Tartışmada en çok dikkatimi çeken Tükrükçü’nün yaşam hikayesi üzerinden seks işçiliğinin genelleştirilmesiydi. Biliyoruz ki dışarıda kayıtdışı çalışan seks işçisi sayısı, genelevde çalışan rakamdan kat kat fazla. Ankara Ticaret Odası (ATO) araştırmasına göre, kayıtlı çalışan seks işçisi sayısı 15 bin iken dışarda kayıtsız çalışan sayısı 100 binlere ulaşıyor. Dışarda kayıtsız çalışan 100 bin seks işçisini görmezden gelerek  genelevlerde çalışan seks işçilerini mağduriyetleri üzerinden seks kölesi olarak tanımlayıp, mağduriyet dili üzerinden politika üretmeye çalışmak her haliyle eksik kalacaktır.
Tartışmada diğer dikkati çeken önemli bir nokta, translar ve biyolojik kadınlar arasında yapılan ayırımdı. Yönetmenin, seks işçisi trans bireyleri erkek kimliği üzerinden tanımlaması ve "Erkeklere özgü özgüvene sahip oldukları için bu işi yapabilir onlar. Ancak kadınlar için durum farklı" şeklindeki yorumlarına ek olarak "Bugün trans olmasalardı parayı veren olacaklardı" gibi genelleyici ifadeleri oldukça şoke ediciydi. Tükrükçü ise yönetmen Kaya ile hem fikir "Onlar için evet, bizim için hayır" demekle yetindi.
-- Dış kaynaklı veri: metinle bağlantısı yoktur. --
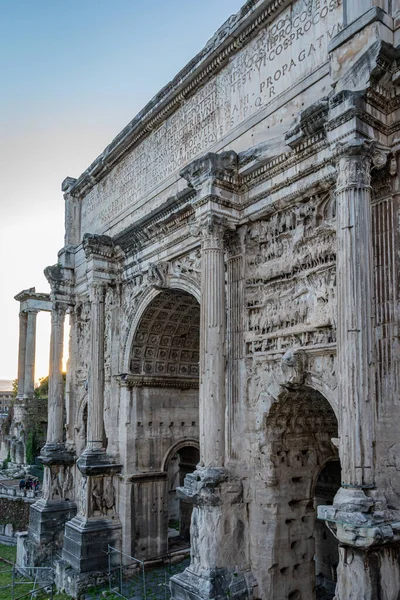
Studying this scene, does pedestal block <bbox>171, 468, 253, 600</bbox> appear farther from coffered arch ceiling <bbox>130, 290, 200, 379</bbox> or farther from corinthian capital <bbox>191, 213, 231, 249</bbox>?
coffered arch ceiling <bbox>130, 290, 200, 379</bbox>

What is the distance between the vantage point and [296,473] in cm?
878

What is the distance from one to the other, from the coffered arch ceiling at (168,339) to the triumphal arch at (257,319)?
52mm

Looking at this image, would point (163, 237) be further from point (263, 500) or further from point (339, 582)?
point (339, 582)

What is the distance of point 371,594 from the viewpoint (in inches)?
233

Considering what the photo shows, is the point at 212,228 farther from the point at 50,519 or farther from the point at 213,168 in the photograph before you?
the point at 50,519

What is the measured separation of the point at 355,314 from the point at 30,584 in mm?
10821

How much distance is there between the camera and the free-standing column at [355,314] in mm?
6234

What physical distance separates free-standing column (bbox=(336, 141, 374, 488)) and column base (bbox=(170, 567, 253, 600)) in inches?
118

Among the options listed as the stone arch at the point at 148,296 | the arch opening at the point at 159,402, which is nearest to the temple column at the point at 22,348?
the arch opening at the point at 159,402

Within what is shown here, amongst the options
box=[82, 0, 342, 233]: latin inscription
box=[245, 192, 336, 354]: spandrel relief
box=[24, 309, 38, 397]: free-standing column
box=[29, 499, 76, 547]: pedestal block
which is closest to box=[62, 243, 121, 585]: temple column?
box=[29, 499, 76, 547]: pedestal block

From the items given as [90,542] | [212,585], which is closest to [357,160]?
[212,585]

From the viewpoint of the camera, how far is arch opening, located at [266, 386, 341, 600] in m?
8.45

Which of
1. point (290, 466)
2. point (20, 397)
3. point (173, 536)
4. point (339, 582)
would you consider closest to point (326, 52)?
point (290, 466)

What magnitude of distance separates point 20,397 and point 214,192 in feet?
101
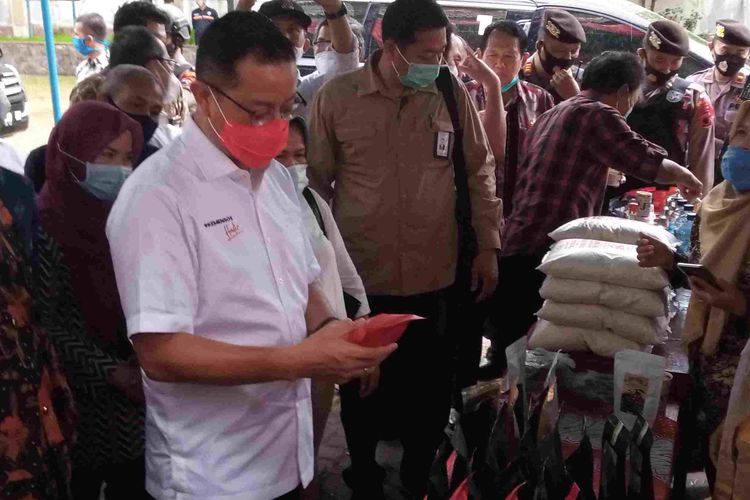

Programda dramatikleştirilmiş bir dil ile resmedilen seks köleliği üzerinden genelleştirilen seks işçiliği hakkında tartışılacak çok şey var. Bu işi meslek edinmiş seks işçilerinin sendikalar ve diğer sivil toplum kuruluşları tarafından destek görmemesi, sosyal güvencelerinin olmayışı, sağlık hizmetlerinden yararlanamayışları, çeşitli kurumlarda maruz kaldıkları dışlanma dolayısıyla haklarını arayamamamaları ve benzeri diğer sorunlar tartışmanın konusu olamadı.
Sistemin kendisi seks işçilerini bir özne olarak tanımayarak, insan haklarını bir lütuf gibi görerek ve hak ihlallerine göz yumarak kölelik denilen şartları oluşturuyor. Tam da bu noktada genelevlerdeki diğer çalışanların ve dışarıdaki yüz bin seks işçisinin seslerinin görünürlülüğü, deneyimleri, talepleri, sessizliklerini yırtabilmeleri ve haklarını arayabilmelerine ve güçlenmelerine yapılacak her katkı oldukça önem arz ediyor. (bianet)
---------------------------------------------------------------
Nezihat Bakar*
* Frankfurt Goethe Üniversitesi Sosyoloji Bölümünde doktora öğrencisi olan Nezihat Bakar, Türkiye’de Seks İşçiliği ve Göçmen Politikaları konusunda çalışıyor.